Again, I understand this may seem anathema to some, but people today need more than headlines and stories. They need more than data, visuals, and explanations. They need more than journalism. They need an empathy-driven service to improve their lives, their communities, and our world.”
16 reasons why this research will change how you look at news consumption | Online Journalism Blog
“The value news has in people’s everyday life seems to hinge less on the increasing technological, social and participatory affordances of the informative platform than on time- and place-dependent user needs …
“News wants and needs, place, moment of the day and especially the convenience of a particular news carrier appear to be defining factors in what people do with news. As Rosa (26) explained, she checks the news on her smartphone and her work computer during the day, snacks the news on her laptop and in the newspaper after work, and reads her newspaper’s weekend supplements on Saturday morning at home.”
(PS I loved the 16 consumption trends spotted here…)
- Reading
- Watching
- Viewing
- Listening
- Checking
- Snacking
- Scanning
- Monitoring
- Searching
- Clicking
- Linking
- Sharing
- Liking
- Recommending
- Commenting
- Voting
Andy Carvin launches social-media reporting team for First Look
“Because the idea of Reportedly is to have journalists or anchor/producers embedded in different social platforms and engaging directly with users there, the project doesn’t have a website yet, although it will be getting one.

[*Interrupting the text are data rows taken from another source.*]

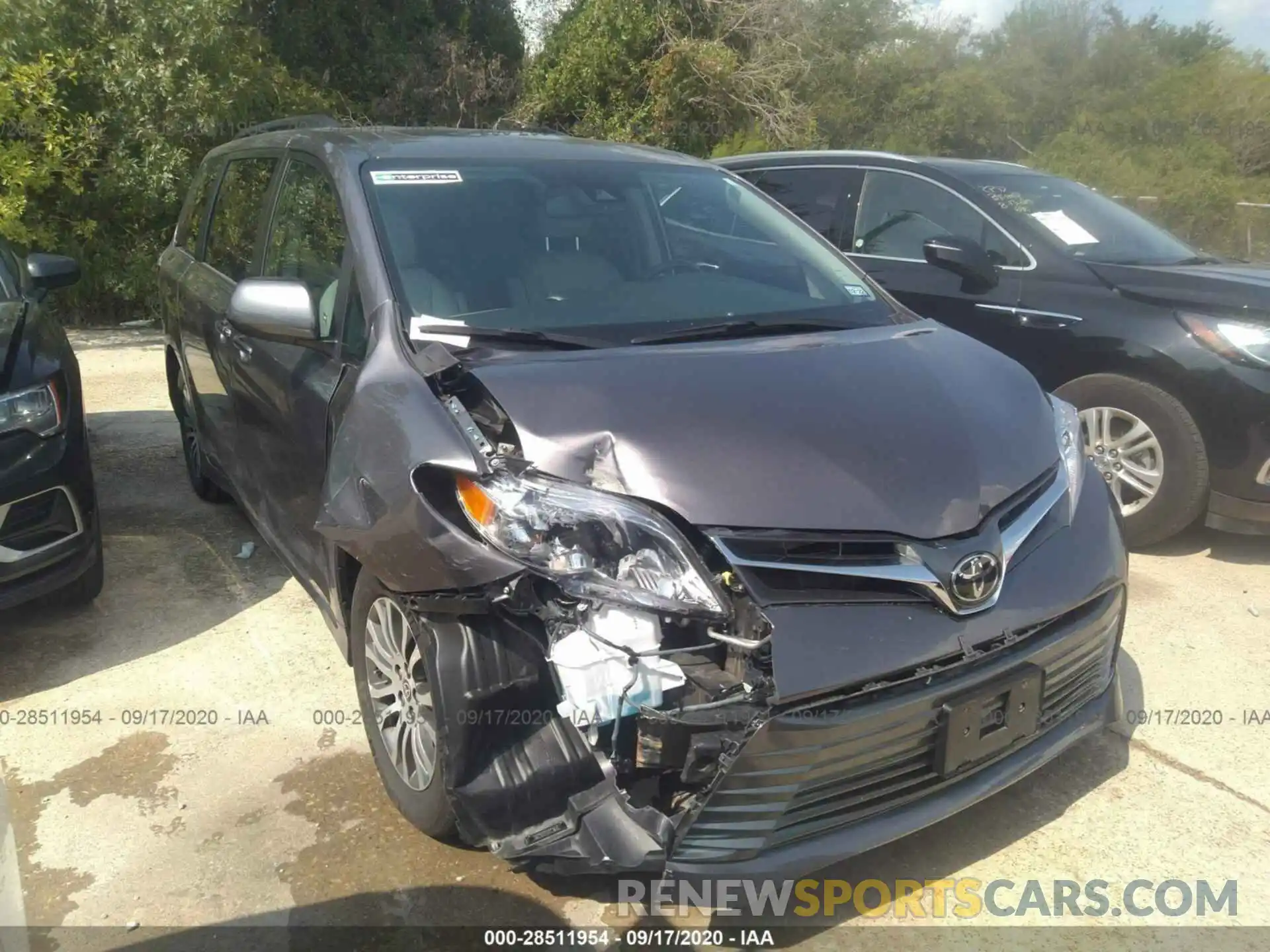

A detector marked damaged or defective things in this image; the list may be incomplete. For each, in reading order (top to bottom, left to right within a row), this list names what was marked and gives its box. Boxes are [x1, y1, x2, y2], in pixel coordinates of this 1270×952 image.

dented front quarter panel [315, 305, 523, 599]
crumpled fender [318, 309, 525, 596]
broken headlight [457, 475, 726, 619]
damaged front end [401, 355, 782, 873]
crushed hood [467, 322, 1062, 540]
crushed hood [1081, 262, 1270, 318]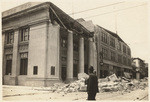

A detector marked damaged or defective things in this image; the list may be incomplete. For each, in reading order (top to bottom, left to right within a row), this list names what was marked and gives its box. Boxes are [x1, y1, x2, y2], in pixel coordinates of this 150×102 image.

Carvin said that to begin with, the team will be using a Medium collection to talk about how the experiment is unfolding, and to brainstorm about the kind of journalism they want to do. But in the future, he hopes there will be a site that can act as a “central dashboard” where readers can see everything.”
The gender split in news consumption: A case of discovery?
“It could simply be, then, that the seeming disparity between the equal amount of women and men who have access to connected devices and the fact that men actually consume more news on those types of devices could be explained by the following statement: Women in the UK prefer to discover their news through social means, and certain types of digital content (that of BuzzFeed and Upworthy etc.) are simply more shareable than others.
Ultimately, the difference in the type of news content men and women consume could be as much about how they find news as what they are intrinsically interested in.”
The newsonomics of the newly quantified, gamified news reader
“The trick here is in inferring reader likes and dislikes, as in the Cosby story example. Says Frons: “Subject-based personalization limits serendipity — one of the main pleasures of social feeds in particular and the Internet in general…For content creators, I am not sure that slicing the report up into micro-individuated bundles is ever going to make business or product sense. But a little bit of personalization within a product can go a long way.”